I used this website for my first attempt at the problem. Let’s convert the algorithm detailed there into this problem space: Given an expression, traverse the expression from left to right. When we encounter a token, we follow these rules.

  1. If the current token is a (, add a new node as the left child of the current node, and descend to that left child.
  2. If the current token is + or *, set the value of the current node to the token. Add a new node as the right child of the current node and descend to the right child.
  3. If the current token is a number, set the root value of the current node to the number and return to the parent.
  4. If the current token is a ), go to the parent of the current node.

However, there was a big problem with the algorithm detailed above. It’s difficult to see since the example seemed to work so well! What happens when we try to use the algorithm to convert 8 + (1 * 2 * 3) into a tree?

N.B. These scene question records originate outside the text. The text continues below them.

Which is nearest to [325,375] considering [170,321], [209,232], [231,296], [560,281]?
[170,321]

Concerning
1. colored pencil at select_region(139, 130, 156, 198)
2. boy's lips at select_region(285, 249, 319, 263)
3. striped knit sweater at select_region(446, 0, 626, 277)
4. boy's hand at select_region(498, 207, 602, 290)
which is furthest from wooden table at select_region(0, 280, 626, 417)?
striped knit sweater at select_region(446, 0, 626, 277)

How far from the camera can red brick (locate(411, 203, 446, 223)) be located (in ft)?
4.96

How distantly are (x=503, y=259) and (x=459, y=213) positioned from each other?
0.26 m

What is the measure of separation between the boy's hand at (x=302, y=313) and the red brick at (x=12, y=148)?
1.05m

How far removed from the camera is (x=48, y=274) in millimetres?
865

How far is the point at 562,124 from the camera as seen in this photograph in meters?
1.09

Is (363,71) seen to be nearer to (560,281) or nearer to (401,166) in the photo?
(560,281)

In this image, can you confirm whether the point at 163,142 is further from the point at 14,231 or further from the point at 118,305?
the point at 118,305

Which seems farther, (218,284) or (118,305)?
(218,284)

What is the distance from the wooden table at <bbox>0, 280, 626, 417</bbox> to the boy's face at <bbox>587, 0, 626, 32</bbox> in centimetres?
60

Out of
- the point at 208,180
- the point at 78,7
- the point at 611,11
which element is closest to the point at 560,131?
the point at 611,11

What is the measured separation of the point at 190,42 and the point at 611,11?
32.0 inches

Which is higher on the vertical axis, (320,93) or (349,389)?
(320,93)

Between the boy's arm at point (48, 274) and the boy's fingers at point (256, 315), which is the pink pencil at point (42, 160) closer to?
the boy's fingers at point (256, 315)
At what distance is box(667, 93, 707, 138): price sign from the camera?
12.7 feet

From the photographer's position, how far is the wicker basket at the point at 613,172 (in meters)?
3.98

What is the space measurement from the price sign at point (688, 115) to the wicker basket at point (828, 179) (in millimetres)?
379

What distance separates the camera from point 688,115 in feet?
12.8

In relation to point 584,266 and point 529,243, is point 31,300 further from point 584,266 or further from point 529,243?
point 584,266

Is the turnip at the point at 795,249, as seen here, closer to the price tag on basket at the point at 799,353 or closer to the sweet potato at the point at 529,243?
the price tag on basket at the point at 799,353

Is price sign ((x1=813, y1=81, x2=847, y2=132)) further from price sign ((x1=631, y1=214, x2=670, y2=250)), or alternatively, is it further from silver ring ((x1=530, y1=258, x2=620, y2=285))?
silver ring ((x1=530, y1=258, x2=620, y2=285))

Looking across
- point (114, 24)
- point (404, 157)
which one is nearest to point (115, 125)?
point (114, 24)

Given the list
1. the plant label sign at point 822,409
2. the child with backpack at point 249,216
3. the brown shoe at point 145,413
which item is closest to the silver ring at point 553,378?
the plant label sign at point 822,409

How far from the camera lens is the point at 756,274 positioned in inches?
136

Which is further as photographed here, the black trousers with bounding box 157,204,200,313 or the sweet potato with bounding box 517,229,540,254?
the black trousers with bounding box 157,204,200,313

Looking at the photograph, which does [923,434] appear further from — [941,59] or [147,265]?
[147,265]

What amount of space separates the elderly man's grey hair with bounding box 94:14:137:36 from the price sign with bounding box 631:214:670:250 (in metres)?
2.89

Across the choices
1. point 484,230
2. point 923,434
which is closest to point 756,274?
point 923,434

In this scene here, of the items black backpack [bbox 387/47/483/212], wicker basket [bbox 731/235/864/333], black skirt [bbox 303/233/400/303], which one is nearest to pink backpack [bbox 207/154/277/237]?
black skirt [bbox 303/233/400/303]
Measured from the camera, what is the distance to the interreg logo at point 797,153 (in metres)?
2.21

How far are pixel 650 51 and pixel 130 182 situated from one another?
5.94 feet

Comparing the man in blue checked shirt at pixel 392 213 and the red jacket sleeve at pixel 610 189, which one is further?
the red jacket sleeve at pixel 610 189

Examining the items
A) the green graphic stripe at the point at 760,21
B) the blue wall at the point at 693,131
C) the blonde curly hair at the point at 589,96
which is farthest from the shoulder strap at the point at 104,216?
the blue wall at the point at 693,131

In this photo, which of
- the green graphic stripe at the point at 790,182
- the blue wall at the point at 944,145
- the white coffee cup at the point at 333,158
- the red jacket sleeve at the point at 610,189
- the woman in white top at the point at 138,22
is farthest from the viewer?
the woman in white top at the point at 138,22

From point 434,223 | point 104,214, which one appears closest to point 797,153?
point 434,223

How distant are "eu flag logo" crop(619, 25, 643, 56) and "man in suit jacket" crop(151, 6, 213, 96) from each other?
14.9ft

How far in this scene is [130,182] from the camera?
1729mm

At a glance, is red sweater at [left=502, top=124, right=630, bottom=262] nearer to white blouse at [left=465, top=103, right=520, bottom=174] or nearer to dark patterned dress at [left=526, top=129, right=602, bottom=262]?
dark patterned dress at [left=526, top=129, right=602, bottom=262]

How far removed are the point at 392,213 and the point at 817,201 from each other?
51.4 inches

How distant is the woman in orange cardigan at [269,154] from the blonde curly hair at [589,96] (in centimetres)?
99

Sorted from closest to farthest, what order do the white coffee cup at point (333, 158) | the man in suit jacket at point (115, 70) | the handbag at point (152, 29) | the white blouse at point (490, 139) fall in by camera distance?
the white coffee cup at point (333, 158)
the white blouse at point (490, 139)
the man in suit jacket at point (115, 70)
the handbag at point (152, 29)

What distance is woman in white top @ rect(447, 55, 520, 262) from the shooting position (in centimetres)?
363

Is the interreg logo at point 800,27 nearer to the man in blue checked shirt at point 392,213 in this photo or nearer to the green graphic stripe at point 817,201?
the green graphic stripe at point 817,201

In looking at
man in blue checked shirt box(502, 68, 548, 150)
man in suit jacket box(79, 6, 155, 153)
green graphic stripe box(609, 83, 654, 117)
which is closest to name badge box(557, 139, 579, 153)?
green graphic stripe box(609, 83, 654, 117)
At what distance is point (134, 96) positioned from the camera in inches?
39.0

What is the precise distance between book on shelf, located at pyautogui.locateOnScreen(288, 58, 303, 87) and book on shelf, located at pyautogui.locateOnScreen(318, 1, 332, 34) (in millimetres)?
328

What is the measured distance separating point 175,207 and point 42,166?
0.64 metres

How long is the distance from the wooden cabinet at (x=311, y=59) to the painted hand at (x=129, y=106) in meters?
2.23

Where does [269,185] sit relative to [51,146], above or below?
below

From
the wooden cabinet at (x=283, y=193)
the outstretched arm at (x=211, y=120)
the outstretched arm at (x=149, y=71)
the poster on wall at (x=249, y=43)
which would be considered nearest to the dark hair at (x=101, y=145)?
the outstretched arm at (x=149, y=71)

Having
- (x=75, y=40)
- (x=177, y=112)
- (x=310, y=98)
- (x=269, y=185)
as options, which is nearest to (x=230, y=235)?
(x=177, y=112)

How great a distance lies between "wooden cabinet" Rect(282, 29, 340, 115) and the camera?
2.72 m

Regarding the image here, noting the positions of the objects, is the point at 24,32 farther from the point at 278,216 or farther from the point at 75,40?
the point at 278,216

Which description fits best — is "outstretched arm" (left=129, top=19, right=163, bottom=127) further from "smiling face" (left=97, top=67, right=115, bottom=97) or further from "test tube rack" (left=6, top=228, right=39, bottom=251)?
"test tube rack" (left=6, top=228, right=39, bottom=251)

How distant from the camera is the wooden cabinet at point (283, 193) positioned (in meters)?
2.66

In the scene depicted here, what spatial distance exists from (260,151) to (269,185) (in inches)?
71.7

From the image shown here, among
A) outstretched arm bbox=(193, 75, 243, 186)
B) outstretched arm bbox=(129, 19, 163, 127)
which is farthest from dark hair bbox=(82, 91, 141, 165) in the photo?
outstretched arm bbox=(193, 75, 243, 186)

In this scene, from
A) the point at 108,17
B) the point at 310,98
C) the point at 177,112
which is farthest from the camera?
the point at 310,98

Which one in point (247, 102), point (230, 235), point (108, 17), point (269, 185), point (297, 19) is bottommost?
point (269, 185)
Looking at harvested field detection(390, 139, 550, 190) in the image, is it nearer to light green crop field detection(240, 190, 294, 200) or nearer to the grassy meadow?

This problem happens because when we encounter an open parenthesis, we don’t know how many terms are inside the parenthesis. So when we try to create left nodes following rule 1, we don’t know how many left nodes to create. We would need to implement some sort of lookahead, which may be more time inefficient or use more memory than the data structures used by the Shunting Yard algorithm.

Expanding the Problem

AoC is not meant to have “the hardest” code problems out there. Here are some ways you can build upon the code solution detailed in this post.

  1. Be able to handle multiple-digit numbers or decimals, like 20 + 9.15 * 2.
  2. Handle more operations such as subtraction, division, or powers. The Shunting Yard link provided above details the algorithm using order of operations.
  3. Use the Shunting Yard algorithm to create a postfix expression, then evaluate the postfix expression instead of the expression tree.